Biz de Eurohoops Mercek olarak bugün Balkan Ligi’ne mikroskopla baktık ve ligin gelecek vaat eden yabancılarına bir göz gezdirdik.
Nigel Williams-Goss – Partizan
Avrupa’nın belki de en dikkat çekici çaylağı olan Nigel Williams-Goss, gerçekten bir çaylak. Geçtiğimiz sezonu Gonzago Bulldogs’ta geçiren Williams-Goss, takımıyla sezon sonu turnuvasını finalde kaybetmişti.
NBA Draft’ında Utah Jazz tarafından ikinci turda seçilen Williams-Goss, bu zamanlarda çok oyuncunun yapmadığı bir yola girdi ve NBA’de şansını bile denemeden çok fazla rol ve süre alabileceği Partizan’ın yolunu tuttu.

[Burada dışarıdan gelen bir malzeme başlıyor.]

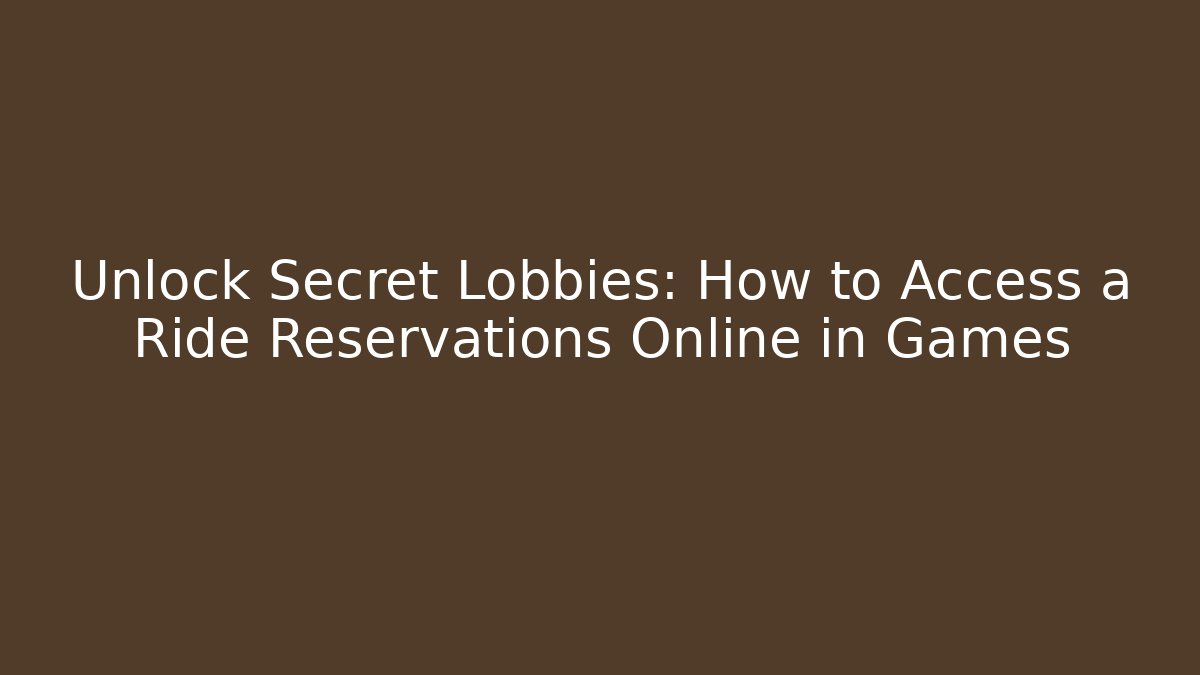 Unlock Secret Lobbies: How to Access a Ride Reservations Online in Games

Williams-Goss’un sahada yapabildiği en iyi şey hücumda birden fazla tehdit yaratmak. Tepe pick&roll’unu iyi oynayan Williams-Goss, maç başına 6.6 asist üretebilecek kadar iyi bir yaratıcı. Bunun yanında pick&roll sonrası potaya gidebildiğini de söylemek lazım.

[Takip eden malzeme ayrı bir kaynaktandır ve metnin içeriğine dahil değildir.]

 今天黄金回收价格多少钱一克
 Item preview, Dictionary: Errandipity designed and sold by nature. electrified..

Yine aynı şekilde Williams-Goss, yazı serisinde daha önce bahsettiğimiz Jaime Fernandez gibi oyununu tamamen tepe pick&roll’unun üzerine kurgulamış bir oyuncu da değil. Kendi skorunu yaratabiliyor ve maç başına 16.5 sayı atıyor.
Williams-Goss savunma konusunda da asla yabana atılacak bir isim değil. 191 fiziği ve mobil oyunuyla zaten kendi başına rakiplerine sıkıntı yaratıyor. Bunun yanında stense oturmayı seviyor ve rakibi için de istediği zaman baş belası olabiliyor.
ABA Ligi seviyesiyle Avrupa’nın diğer ligleri karşılaştırmak açısından biraz güç. Ancak Williams-Goss’un Avrupa için altın değerinde bir oyuncu olduğunu söylemek gerekiyor. Alan takım asla hata yapmış olmayacak.